* Brano di partenza:
· · ·

DA MONTI UNA CHIAMATA DI RESPONSABILITA’
Il 7 gennaio Mario Monti si è recato a Reggio Emilia per celebrare il 215° del Tricolore. “Sono molto emozionato, questa è la mia prima visita ufficiale e mi è sembrato giusto partire da qui, da Reggio Emilia e dalla Festa per la nascita del Tricolore”.
La piazza principale della città è affollata e attende in silenzio l’arrivo del Presidente del Consiglio. Un applauso ripetuto è il saluto che lo accoglie. Poi, più tardi, verrà anche qualche contestazione ma, in apertura di questa giornata di festa, la piazza è come sospesa, curiosa, accogliente.
Dopo la cerimonia nella sala del Tricolore, arriva il pezzo forte: il suo intervento al teatro Valli, dove esordì Luciano Pavarotti.
Molti i punti importanti toccati dal suo discorso ma tre le chiamate all’assunzione di responsabilità, a partire da ciascuno di noi fino a coinvolgere gli Stati.
L’onestà nelle proprie mani
“Ci sono atti di mani che entrano nelle tasche e sono sicuramente da sconfiggere. Due ne cito”. Il primo: “Alcuni italiani mettono loro, le loro mani, nelle tasche di altri italiani. Sono gli evasori rispetto ai contribuenti onesti”. Il secondo: “Alcuni italiani mettono le mani nelle tasche di altri italiani senza che né i primi né i secondi se ne accorgano, estorcendo privilegi o rendite, spesso a seguito di provvedimenti pubblici del governo centrale o dei governi locali” .

· · ·

* Elenco dati:
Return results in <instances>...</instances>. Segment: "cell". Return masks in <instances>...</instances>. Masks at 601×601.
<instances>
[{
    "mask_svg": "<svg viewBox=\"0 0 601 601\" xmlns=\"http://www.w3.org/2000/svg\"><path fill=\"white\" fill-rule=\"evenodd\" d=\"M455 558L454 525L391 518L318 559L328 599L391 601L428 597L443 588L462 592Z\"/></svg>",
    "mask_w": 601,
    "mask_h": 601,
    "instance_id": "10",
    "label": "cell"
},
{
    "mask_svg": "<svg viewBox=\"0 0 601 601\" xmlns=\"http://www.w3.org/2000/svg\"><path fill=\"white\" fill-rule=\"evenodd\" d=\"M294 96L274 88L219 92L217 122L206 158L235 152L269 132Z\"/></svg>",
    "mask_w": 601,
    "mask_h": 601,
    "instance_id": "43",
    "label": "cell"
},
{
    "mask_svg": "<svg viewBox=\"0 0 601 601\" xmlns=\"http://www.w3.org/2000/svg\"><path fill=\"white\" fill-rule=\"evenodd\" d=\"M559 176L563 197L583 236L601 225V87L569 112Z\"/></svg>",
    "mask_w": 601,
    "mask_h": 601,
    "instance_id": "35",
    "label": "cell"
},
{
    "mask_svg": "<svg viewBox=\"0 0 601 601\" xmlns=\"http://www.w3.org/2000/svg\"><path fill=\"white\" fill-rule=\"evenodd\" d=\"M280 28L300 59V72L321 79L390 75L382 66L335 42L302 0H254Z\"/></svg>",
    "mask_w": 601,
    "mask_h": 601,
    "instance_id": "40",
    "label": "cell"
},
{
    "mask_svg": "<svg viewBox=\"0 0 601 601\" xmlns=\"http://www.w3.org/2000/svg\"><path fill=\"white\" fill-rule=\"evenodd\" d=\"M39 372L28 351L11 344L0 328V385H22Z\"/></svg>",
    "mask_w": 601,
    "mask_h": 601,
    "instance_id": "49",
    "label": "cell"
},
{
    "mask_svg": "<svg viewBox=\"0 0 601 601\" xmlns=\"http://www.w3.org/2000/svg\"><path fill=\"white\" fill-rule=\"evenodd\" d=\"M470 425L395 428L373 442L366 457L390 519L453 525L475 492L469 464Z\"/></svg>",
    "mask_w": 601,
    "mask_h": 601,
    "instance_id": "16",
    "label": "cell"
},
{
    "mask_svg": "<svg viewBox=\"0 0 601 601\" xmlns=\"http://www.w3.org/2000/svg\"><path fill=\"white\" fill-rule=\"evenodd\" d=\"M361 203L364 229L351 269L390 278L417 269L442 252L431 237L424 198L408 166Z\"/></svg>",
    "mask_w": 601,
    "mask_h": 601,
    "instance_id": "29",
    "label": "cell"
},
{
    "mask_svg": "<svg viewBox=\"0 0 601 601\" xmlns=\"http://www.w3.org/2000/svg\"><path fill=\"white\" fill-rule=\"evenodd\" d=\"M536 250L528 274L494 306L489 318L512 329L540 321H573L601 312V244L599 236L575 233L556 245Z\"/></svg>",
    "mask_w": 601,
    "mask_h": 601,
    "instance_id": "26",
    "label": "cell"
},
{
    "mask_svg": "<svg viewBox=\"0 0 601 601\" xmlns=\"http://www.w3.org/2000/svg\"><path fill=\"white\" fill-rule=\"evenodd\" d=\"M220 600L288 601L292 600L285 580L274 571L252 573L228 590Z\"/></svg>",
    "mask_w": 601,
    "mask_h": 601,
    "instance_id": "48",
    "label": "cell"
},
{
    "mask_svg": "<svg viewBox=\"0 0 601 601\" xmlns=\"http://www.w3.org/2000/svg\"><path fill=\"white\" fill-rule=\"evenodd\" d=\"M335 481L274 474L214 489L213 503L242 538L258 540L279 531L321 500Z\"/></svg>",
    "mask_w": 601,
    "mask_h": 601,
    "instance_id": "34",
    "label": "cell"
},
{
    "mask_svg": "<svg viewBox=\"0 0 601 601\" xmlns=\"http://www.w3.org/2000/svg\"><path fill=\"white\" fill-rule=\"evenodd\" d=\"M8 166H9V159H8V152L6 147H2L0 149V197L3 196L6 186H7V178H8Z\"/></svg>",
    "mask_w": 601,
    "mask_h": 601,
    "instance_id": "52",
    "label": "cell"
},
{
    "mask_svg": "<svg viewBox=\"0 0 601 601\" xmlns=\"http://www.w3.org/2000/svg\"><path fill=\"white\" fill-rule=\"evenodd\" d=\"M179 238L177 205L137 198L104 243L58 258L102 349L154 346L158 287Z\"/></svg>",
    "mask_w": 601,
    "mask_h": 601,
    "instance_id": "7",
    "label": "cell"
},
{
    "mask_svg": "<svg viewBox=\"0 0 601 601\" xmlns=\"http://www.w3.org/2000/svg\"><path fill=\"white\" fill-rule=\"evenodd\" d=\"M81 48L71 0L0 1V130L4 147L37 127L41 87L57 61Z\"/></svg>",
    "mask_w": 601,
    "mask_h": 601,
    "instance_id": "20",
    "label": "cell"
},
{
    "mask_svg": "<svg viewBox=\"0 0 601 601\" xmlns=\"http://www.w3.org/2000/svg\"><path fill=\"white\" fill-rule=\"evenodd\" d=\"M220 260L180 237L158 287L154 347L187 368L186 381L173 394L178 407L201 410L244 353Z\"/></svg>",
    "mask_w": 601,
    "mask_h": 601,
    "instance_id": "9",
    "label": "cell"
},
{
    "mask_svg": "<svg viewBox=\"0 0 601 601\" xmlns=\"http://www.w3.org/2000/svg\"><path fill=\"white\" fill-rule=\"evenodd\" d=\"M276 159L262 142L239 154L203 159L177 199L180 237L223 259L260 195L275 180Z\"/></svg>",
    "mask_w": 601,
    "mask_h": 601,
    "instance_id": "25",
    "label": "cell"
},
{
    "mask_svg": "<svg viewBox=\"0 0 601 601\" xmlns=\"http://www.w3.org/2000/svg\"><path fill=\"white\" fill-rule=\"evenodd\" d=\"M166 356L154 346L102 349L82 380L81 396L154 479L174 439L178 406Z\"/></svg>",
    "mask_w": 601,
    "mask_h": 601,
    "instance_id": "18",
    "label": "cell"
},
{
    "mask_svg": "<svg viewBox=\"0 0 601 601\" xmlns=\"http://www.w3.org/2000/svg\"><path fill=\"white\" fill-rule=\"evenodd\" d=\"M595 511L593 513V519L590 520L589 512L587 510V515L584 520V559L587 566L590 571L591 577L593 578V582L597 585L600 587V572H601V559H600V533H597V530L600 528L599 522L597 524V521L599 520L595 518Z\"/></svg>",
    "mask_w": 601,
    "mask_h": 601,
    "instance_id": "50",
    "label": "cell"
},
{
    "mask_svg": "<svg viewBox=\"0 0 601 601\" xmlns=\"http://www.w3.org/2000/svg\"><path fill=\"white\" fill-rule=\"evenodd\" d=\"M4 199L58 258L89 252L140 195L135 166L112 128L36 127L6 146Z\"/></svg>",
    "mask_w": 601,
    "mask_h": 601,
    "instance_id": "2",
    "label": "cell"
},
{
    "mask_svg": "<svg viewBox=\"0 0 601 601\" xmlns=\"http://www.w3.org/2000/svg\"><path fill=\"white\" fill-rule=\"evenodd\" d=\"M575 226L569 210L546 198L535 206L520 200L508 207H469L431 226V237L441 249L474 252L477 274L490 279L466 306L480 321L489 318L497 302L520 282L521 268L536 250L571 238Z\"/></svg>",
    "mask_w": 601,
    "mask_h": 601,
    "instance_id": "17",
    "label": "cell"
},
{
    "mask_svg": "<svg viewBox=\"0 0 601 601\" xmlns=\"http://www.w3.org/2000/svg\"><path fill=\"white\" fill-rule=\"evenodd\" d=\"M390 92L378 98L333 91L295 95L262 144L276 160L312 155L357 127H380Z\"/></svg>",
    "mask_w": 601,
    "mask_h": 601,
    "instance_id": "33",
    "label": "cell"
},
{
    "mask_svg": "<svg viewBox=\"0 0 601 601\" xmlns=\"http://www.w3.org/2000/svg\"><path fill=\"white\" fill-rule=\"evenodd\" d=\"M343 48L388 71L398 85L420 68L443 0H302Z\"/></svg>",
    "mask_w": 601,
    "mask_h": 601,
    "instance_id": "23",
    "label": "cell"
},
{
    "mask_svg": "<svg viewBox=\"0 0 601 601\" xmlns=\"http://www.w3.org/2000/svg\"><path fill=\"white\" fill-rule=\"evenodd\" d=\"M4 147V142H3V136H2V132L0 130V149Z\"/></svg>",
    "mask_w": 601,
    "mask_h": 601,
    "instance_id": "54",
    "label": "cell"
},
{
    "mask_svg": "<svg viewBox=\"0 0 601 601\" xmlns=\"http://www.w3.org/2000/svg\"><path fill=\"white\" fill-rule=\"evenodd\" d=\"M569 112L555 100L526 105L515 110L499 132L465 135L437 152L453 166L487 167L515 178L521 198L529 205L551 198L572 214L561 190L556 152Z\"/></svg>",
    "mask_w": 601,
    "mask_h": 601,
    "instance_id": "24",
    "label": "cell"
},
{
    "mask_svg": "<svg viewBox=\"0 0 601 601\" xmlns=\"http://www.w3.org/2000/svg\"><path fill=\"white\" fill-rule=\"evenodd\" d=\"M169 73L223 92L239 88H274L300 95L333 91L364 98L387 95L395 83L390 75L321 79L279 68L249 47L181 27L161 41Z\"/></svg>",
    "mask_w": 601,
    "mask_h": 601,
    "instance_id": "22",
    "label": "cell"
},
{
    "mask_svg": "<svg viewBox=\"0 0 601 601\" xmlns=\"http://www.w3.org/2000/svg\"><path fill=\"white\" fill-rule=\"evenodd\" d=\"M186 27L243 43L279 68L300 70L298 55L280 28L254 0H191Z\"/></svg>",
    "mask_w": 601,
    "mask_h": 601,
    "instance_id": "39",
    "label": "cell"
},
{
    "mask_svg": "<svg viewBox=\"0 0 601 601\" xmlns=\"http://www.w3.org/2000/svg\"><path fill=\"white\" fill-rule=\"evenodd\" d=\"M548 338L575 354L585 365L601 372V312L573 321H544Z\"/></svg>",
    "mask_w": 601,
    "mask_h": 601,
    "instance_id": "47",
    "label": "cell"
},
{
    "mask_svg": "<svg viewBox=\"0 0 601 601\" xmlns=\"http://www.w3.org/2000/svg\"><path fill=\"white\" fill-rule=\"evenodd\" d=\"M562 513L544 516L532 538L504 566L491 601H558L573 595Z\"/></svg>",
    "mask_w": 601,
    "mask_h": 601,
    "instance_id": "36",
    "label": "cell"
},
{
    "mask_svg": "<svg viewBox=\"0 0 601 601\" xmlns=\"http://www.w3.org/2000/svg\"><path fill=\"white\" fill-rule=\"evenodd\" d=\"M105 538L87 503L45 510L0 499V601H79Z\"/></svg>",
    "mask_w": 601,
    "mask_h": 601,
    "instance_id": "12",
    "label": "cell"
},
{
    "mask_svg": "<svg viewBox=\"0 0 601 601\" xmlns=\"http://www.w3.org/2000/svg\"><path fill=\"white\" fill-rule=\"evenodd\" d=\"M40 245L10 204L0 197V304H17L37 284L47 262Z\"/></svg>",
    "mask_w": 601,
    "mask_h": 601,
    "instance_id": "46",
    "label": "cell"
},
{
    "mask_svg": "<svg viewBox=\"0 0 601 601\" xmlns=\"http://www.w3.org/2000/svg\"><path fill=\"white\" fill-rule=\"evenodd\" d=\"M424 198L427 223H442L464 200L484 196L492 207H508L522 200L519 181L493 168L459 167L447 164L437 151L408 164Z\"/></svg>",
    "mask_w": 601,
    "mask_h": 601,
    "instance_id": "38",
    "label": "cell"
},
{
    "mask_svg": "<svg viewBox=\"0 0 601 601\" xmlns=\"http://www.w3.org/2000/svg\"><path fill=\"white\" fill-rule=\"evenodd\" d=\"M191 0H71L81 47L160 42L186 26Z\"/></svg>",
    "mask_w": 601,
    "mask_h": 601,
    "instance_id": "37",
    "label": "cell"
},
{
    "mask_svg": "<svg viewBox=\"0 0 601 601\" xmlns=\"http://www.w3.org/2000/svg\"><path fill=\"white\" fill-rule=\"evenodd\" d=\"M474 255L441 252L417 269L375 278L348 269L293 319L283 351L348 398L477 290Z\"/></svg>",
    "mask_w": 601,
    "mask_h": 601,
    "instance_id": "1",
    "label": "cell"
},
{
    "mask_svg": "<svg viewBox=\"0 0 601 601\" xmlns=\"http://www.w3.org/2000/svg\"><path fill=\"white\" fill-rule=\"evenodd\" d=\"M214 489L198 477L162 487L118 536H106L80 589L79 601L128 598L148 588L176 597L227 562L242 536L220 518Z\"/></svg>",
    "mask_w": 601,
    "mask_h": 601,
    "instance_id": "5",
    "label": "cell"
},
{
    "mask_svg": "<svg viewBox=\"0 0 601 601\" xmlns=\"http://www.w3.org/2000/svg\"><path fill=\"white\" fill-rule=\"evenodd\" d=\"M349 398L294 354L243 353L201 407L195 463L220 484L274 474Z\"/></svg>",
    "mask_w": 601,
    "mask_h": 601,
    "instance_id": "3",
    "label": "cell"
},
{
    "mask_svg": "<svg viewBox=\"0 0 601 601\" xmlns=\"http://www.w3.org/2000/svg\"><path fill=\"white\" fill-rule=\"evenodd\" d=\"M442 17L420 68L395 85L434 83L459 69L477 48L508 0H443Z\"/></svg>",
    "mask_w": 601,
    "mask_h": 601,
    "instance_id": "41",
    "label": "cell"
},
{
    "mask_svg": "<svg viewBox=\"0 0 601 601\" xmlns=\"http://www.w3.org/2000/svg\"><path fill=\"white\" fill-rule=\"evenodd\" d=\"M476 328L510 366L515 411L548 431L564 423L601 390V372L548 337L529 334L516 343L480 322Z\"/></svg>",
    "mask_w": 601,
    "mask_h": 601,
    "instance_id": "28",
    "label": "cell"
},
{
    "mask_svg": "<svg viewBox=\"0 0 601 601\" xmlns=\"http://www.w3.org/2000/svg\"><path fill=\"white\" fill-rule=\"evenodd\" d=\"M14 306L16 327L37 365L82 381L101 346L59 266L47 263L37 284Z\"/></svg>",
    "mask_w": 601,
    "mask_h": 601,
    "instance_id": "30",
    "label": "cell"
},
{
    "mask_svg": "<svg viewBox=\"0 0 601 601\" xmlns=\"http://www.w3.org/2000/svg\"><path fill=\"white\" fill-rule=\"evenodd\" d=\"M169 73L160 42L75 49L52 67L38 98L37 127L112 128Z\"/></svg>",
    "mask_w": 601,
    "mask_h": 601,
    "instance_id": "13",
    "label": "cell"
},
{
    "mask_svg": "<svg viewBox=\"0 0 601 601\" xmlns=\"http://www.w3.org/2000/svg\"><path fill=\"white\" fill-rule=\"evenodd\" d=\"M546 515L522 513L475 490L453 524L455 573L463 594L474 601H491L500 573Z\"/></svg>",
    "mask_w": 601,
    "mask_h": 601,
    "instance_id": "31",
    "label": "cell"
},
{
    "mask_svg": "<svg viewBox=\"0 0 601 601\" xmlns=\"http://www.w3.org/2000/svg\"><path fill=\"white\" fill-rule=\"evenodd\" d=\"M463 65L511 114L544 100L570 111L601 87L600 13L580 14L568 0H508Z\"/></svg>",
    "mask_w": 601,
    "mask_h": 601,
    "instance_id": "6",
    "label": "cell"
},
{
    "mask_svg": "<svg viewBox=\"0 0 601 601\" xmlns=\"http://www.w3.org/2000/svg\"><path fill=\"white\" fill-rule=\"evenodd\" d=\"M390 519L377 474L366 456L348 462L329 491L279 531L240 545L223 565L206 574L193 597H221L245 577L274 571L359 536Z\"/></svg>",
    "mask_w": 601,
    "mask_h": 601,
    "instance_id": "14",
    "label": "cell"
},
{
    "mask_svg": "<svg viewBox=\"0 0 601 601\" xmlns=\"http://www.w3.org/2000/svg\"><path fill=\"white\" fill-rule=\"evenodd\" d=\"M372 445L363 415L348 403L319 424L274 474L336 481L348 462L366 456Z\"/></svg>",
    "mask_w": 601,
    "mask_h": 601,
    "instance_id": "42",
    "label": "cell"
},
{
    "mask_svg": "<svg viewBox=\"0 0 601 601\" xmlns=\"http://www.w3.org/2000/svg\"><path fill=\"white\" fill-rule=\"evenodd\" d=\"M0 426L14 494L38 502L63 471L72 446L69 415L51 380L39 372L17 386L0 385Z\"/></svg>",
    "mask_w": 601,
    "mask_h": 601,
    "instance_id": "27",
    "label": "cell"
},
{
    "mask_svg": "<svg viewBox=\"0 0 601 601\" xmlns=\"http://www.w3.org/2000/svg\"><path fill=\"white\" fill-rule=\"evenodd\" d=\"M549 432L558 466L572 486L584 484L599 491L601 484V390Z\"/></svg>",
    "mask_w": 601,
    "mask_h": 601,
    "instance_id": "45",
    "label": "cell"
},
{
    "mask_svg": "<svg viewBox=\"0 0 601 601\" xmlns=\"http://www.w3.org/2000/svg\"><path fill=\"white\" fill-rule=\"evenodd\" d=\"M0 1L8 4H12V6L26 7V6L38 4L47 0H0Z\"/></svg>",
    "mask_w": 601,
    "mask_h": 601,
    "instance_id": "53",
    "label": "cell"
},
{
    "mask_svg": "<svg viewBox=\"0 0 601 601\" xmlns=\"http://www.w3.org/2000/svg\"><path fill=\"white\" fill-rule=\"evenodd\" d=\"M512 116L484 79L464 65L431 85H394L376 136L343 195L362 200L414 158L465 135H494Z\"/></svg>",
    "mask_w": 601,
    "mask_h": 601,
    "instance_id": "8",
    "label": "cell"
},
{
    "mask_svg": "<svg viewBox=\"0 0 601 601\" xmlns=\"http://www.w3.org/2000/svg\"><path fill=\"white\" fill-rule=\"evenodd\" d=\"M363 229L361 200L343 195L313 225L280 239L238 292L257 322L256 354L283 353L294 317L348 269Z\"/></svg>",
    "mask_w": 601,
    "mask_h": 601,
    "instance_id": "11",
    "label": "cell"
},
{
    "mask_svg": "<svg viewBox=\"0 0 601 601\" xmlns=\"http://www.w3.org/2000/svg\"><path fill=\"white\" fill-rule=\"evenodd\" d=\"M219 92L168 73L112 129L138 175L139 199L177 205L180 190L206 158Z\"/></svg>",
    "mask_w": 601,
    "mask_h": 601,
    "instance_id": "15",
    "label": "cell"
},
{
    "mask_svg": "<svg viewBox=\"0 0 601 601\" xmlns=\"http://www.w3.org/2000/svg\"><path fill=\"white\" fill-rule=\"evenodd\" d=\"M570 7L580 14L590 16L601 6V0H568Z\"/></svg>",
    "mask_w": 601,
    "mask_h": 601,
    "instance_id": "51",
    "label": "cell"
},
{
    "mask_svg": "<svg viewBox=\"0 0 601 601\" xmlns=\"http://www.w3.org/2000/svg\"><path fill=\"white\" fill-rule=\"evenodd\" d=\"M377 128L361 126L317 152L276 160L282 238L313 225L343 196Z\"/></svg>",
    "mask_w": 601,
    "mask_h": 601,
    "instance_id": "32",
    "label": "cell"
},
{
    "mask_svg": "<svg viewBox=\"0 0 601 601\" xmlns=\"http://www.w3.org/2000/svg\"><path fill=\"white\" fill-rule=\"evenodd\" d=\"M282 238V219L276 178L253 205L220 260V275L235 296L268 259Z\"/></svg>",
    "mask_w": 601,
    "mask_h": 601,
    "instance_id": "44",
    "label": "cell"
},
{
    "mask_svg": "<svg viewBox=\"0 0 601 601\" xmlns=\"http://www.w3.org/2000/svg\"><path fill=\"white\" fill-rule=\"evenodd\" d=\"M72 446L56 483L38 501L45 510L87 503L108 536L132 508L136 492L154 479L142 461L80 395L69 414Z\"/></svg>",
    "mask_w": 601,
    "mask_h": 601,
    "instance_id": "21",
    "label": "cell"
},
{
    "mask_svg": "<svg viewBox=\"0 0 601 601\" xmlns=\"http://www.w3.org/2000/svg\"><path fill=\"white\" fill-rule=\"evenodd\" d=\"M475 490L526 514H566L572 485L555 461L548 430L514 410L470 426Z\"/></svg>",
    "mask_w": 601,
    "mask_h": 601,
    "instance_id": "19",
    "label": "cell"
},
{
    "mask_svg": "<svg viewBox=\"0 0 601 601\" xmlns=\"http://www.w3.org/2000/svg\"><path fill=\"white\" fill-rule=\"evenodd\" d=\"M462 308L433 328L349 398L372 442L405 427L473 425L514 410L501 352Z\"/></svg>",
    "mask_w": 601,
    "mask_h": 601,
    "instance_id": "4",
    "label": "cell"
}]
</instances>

· · ·

Prosegui il testo sul discorso di Mario Monti a Reggio Emilia, ripartendo subito dopo l'ultima frase riportata.

Il peso (per gli altri) della furbizia
“E’ inammissibile che i lavoratori compiano sacrifici mentre c’è una porzione importante di ricchezza che sfugge alla tassazione, accrescendo così la pressione tributaria su chi non può sottrarsi al fisco”.
Nessuno da solo ce la può fare
“Nessun Paese europeo è talmente forte da pensare di andare avanti da solo ad affrontare l’economia globale. E nessuno può immaginare un’Europa che rinuncia a crescere. Non è un problema del Nord o del Sud. Nessuno pensi di fare a meno degli altri. L’Italia ha bisogno dell’Europa e l’Europa per rafforzarsi ha bisogno dell’Italia”.
A me, presente quel giorno a Reggio Emilia, resta il ricordo della piazza intera che canta l’inno nazionale.